# Aufgabenstellung
Kopieren Sie die folgenden Zeilen wortgetreu, beginnend mit der Zeile, die „Examining this photo, is“ enthält, bis einschließlich der Zeile, die „point (108, 105) →“ enthält.
+--
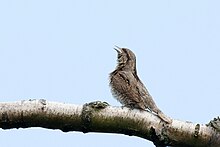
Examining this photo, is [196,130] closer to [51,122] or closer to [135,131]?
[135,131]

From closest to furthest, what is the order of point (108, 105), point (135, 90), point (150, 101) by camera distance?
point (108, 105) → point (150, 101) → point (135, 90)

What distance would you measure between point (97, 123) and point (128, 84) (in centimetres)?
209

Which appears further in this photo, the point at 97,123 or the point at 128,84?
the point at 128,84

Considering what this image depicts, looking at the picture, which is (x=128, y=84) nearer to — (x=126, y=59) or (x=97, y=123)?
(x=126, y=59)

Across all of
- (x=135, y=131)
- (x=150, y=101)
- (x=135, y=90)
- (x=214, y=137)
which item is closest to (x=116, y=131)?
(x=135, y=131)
+--
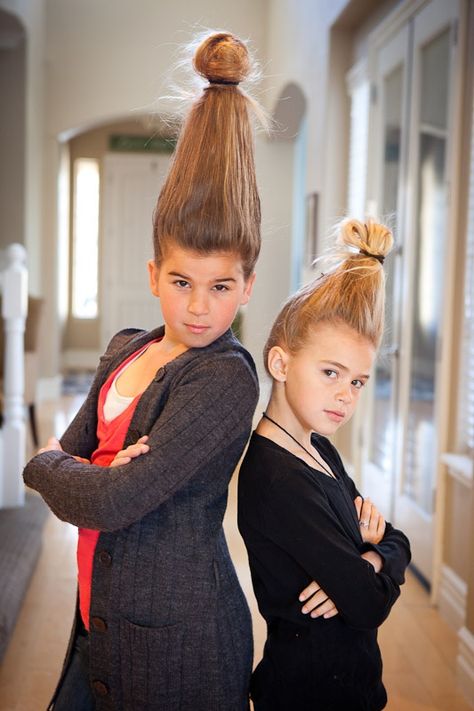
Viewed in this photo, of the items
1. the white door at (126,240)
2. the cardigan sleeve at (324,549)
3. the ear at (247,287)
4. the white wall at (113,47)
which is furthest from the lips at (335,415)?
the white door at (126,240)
+--
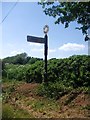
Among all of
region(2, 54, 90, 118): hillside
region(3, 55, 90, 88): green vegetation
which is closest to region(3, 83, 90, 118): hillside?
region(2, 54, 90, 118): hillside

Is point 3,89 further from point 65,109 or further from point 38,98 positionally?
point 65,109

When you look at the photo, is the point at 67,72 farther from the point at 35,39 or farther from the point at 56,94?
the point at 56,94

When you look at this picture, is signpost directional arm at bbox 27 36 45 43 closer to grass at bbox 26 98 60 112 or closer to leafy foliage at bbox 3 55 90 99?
+--
# Ergebnis
Examining this photo, is [196,130] closer to [51,122] or closer to [135,131]?
[135,131]

From closest to furthest, what is the order of point (108, 105), point (135, 90), point (150, 101) by camera distance?
point (108, 105) → point (150, 101) → point (135, 90)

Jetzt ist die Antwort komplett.